Executive compensation and conflicts of interest are “hot” issues with the IRS and state attorneys general. Many nonprofits underestimate the risks of doing it wrong and don’t know how to do it right.
- You want to go into business with a for-profit company.
“Joint Ventures” with for-profits are another area of IRS scrutiny. Any business agreement with a for-profit must be at fair-market value, and the nonprofit must exercise sufficient control to ensure that its charitable mission remains the primary objective.
- You are considering a merger, sale, spin-off, conversion to for-profit, liquidation or any transformation of organization’s structure.
An experienced lawyer can anticipate, negotiate and prevent problems that might appear late in the deal. Don’t wait until the end and then ask the lawyer to just “draw up the papers.”
- You want to revise your by-laws.
Don’t grab a form off the internet or make changes to one section without checking the impact of those changes on the rest of the by-laws – you will end up with a messy soup, impossible to understand, or put into practice. By-laws should be clear and unambiguous – when there is a dispute on the Board the by-laws will be the road map to resolution; but if the by-laws are impenetrable, resolution is more difficult. A lawyer can help you draft clear by-laws that reflect current law and the organization’s practice. And, don’t forget that the certificate of incorporation must work seamlessly with the by-laws.
- Your organization is about to enter into a major contract.
While you can probably handle a copier lease on your own, any material contract should be negotiated and reviewed by a lawyer. Whether a contract is “material” depends on the size and sophistication of the organization— a material contract can be any one that is significant for the organization, based on its subject matter, cost or time commitment, type of work to be done, or terms of payment or performance.
- Your organization plans to engage in lobbying or political activity.
Nonprofit organizations are prohibited from engaging in any political campaigning activity; violating this prohibition may result in denial or revocation of tax-exempt status and the imposition of certain excise taxes. Lobbying and certain issue-education activities are permitted, but must be structured carefully to avoid running afoul of IRS regulations.
- Your organization is about to receive a major endowed gift or has questions about or wants to modify the terms of an endowment.
Investment, management, and expenditure of endowments are all governed by the Uniform Prudent Management of Institutional Funds Act (“UPMIFA”). As its name suggests, the law raises more questions than in answers. Seek legal advice before taking action involving an endowment.

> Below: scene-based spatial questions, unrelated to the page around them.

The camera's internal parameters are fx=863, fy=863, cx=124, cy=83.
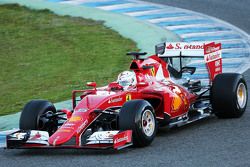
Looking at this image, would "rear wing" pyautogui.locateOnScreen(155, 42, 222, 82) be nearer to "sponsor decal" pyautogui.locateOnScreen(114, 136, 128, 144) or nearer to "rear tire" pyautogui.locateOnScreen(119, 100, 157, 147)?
"rear tire" pyautogui.locateOnScreen(119, 100, 157, 147)

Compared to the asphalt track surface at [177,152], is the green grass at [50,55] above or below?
above

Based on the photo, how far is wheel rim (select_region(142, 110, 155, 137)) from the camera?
37.2 feet

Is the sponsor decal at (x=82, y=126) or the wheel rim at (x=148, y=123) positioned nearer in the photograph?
the sponsor decal at (x=82, y=126)

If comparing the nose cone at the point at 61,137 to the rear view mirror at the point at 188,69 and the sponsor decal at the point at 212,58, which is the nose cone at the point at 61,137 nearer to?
the sponsor decal at the point at 212,58

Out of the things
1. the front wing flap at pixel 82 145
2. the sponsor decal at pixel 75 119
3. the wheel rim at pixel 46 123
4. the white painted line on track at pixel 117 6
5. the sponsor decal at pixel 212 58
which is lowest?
the front wing flap at pixel 82 145

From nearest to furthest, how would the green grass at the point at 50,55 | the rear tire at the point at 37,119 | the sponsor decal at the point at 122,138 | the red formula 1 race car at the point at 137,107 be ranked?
the sponsor decal at the point at 122,138 → the red formula 1 race car at the point at 137,107 → the rear tire at the point at 37,119 → the green grass at the point at 50,55

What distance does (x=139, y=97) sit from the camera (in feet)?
40.0

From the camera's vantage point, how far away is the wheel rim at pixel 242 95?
1324cm

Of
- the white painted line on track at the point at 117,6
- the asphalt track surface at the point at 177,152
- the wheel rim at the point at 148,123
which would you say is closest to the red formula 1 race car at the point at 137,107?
the wheel rim at the point at 148,123

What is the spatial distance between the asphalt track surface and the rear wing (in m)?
1.26

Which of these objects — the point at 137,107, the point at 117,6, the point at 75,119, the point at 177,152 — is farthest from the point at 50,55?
the point at 177,152

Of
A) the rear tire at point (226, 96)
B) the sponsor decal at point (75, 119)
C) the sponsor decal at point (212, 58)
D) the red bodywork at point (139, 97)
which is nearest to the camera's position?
the red bodywork at point (139, 97)

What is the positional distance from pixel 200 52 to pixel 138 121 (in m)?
3.13

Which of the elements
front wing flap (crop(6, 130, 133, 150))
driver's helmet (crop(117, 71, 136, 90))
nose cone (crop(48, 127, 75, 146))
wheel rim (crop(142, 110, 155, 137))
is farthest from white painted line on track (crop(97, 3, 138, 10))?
nose cone (crop(48, 127, 75, 146))
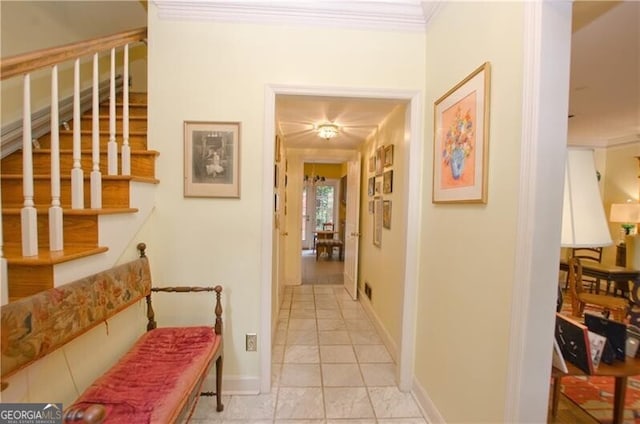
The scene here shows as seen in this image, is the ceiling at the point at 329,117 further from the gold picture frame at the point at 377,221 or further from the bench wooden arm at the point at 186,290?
the bench wooden arm at the point at 186,290

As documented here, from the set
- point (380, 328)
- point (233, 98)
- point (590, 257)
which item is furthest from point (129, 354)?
point (590, 257)

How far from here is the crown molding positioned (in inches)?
69.4

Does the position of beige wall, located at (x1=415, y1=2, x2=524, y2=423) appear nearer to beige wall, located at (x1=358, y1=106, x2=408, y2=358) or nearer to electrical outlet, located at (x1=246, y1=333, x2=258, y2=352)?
beige wall, located at (x1=358, y1=106, x2=408, y2=358)

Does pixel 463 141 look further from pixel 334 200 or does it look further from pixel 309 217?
pixel 309 217

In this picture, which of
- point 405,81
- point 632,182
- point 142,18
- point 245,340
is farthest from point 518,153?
point 632,182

- Your organization wants to scale up a nifty idea, program or technology that it has developed by licensing it to others.
Licensing intellectual property can be a good source of income for a nonprofit organization, but the license agreement should be drafted by an attorney familiar with the issues these agreements present.
- You need help with employee issues.
Particular problem areas include new federal overtime rules, worker classification, fringe benefits, officer compensation, employee expense reimbursements, unhappy employees, unpaid interns, employment discrimination.
- Any time a suit is threatened (or filed) against the organization or its Board of Directors.
This should go without saying, but you’d be surprised how many organizations try to go it alone. In some cases insurance (General Commercial, Directors and Officers, Employment Practices…) should cover defense costs.